Prenons l’exemple de la Macif de Lille – Montebello : le personnel a bénéficié d’une formation sur l’accueil des personnes en situation de handicap. Une formation dispensée par la société Tyresias sur une demi-journée et qui apporte aujourd’hui des résultats concrets à l’entreprise puisque cette dernière est notamment plébiscitée pour son accessibilité et la qualité de son relationnel.
La société Apple s’illustre également par son accessibilité relationnelle : en effet, chacun de ses points de vente propose aujourd’hui un accueil spécifique aux personnes en situation de handicap ainsi que des ateliers de formation accessibles à tous les publics.
Le sensoriel
Le sensoriel est le dernier axe de communication par le biais duquel s’adresser à un public déficient visuel.
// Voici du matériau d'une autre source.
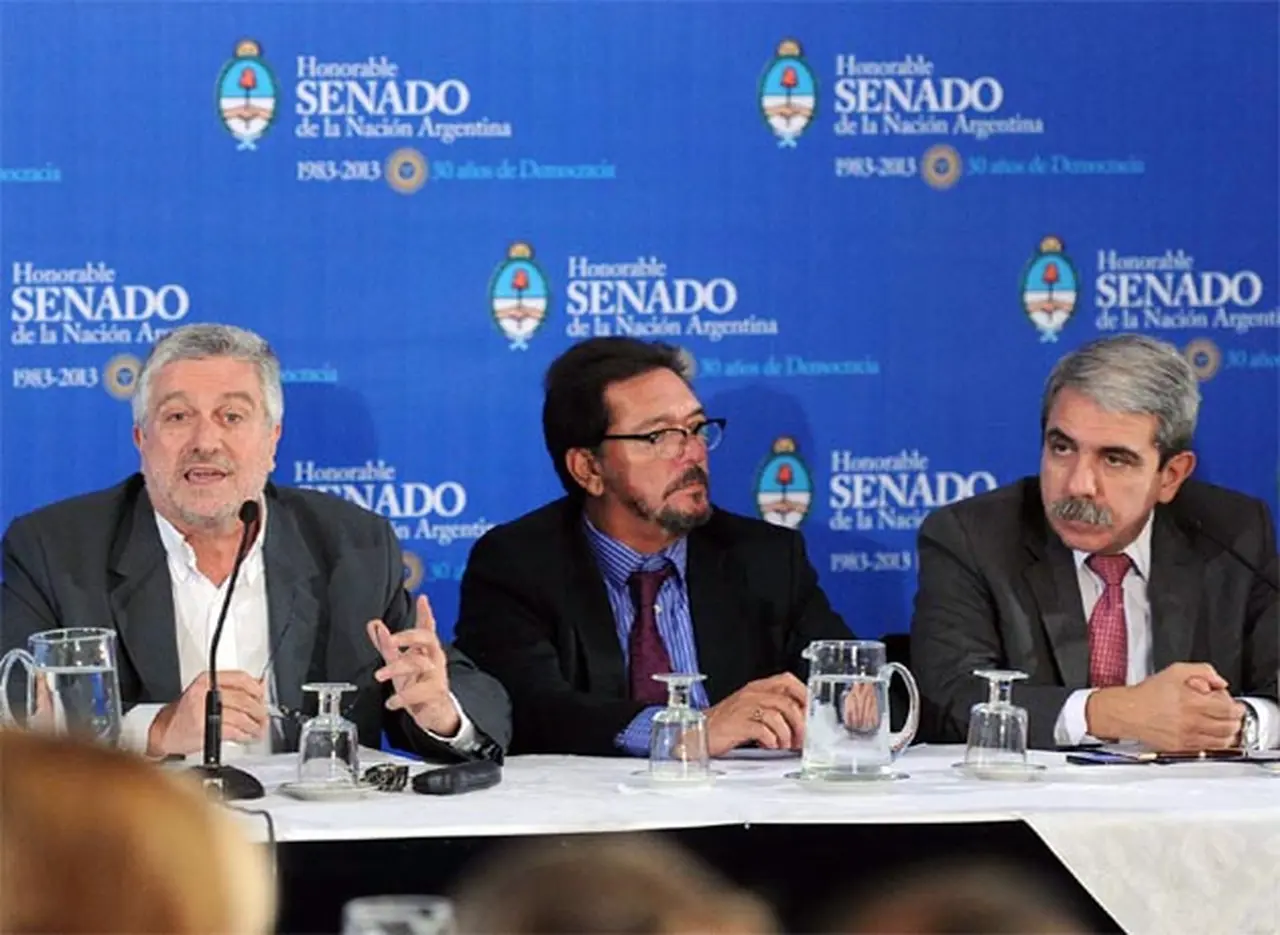 Con sólo un cambio, el oficialismo emitió dictamen de comisión sobre el blanqueo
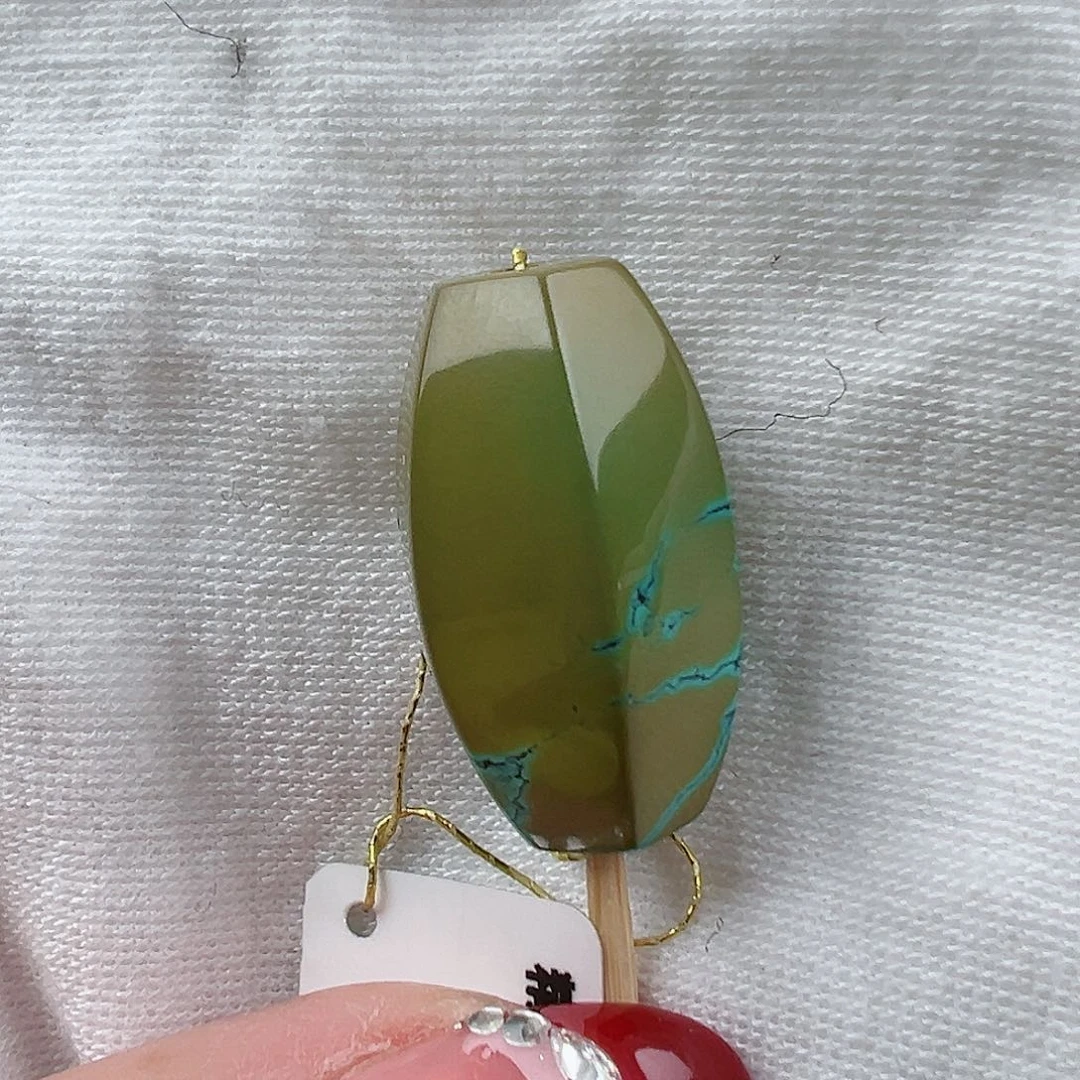 绿松石配饰未镶嵌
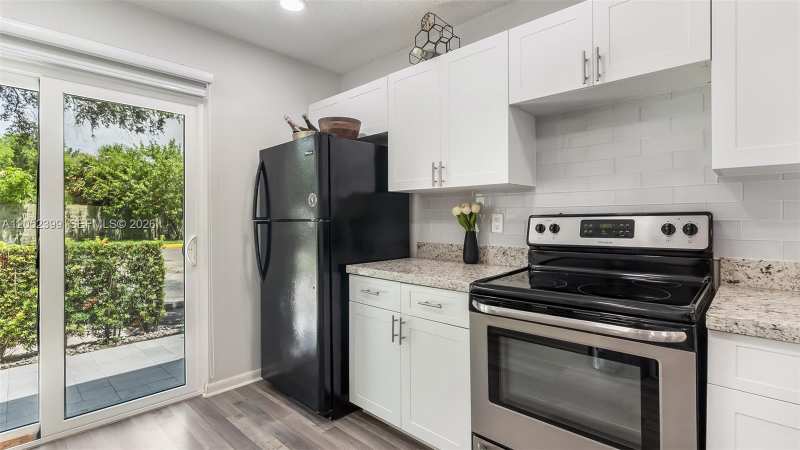 785 Crystal Lake Dr # 785, Deerfield Beach FL 33064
L’objectif de ce canal est de pallier la déficience d’un sens, à savoir la vue, en instaurant une communication « pluri-sensorielle », c’est-à-dire une communication qui mobilise plusieurs de nos cinq sens.
La communication sensorielle repose en effet sur un principe simple : tous, nous avons au moins un sens en commun qui nous permet de communiquer. Aussi, la communication sensorielle vise à faire passer le même message, mais en le déclinant sur différents sens. On peut prendre pour exemple le tramway de Montpellier : afin d’indiquer aux usagers sur quelle ligne ils se trouvent, la compagnie a mis en place des indicateurs visuels mais a aussi développé une fragrance par ligne. Concrètement, cela signifie que l’on peut savoir rien qu’en respirant sur quelle ligne de tramway on se trouve.
Mettre en place cette communication suppose la création d’une identité sensorielle. Prenons le cas de la SNCF : la SCNF est immédiatement reconnue des utilisateurs grâce à son logo, mais aussi grâce à cette célèbre petite musique précédent chaque annonce. Il en va de même pour les parfums, qui sont reconnaissables certes à leur flacon ou à leur logo, mais aussi à leur odeur.
Travailler l’identité sensorielle, c’est qui plus est travailler l’image de marque de son entreprise, à condition de ne pas confondre cette identité sensorielle avec une démarche de marketing sensoriel. Cette technique marketing consiste en effet à solliciter plusieurs des cinq sens du consommateur afin de le séduire en accroissant son bien-être dans le but d’influencer favorablement l’acte d’achat. Les boulangeries Paul par exemple ont recours à cette stratégie en diffusant des odeurs de pains au chocolat dans la rue ou les gares, mais n’ont pas en revanche d’identité sensorielle.
Pour se rendre accessibles aux personnes malvoyantes, les entreprises doivent donc parvenir à créer une offre unique, mais agrémentée de réglages et options qui répondent aux divers besoins de leurs différentes cibles. L’objectif est donc de parvenir à décliner une approche universelle.
Ces cinq axes de communication que sont le print, le numérique, la signalétique, le relationnel et le sensoriel ne doivent pas être segmentés mais, au contraire, être appréhendés comme des axes complémentaires, décuplant le potentiel communicationnel de chacun.
Dans le même temps, il n’est pas nécessaire pour une entreprise d’avoir ces cinq axes pour être accessible. Même incomplète, l’accessibilité d’une société doit toujours être mise en avant afin de devenir un réel avantage concurrentiel et d’inscrire l’entreprise dans une démarche RSE.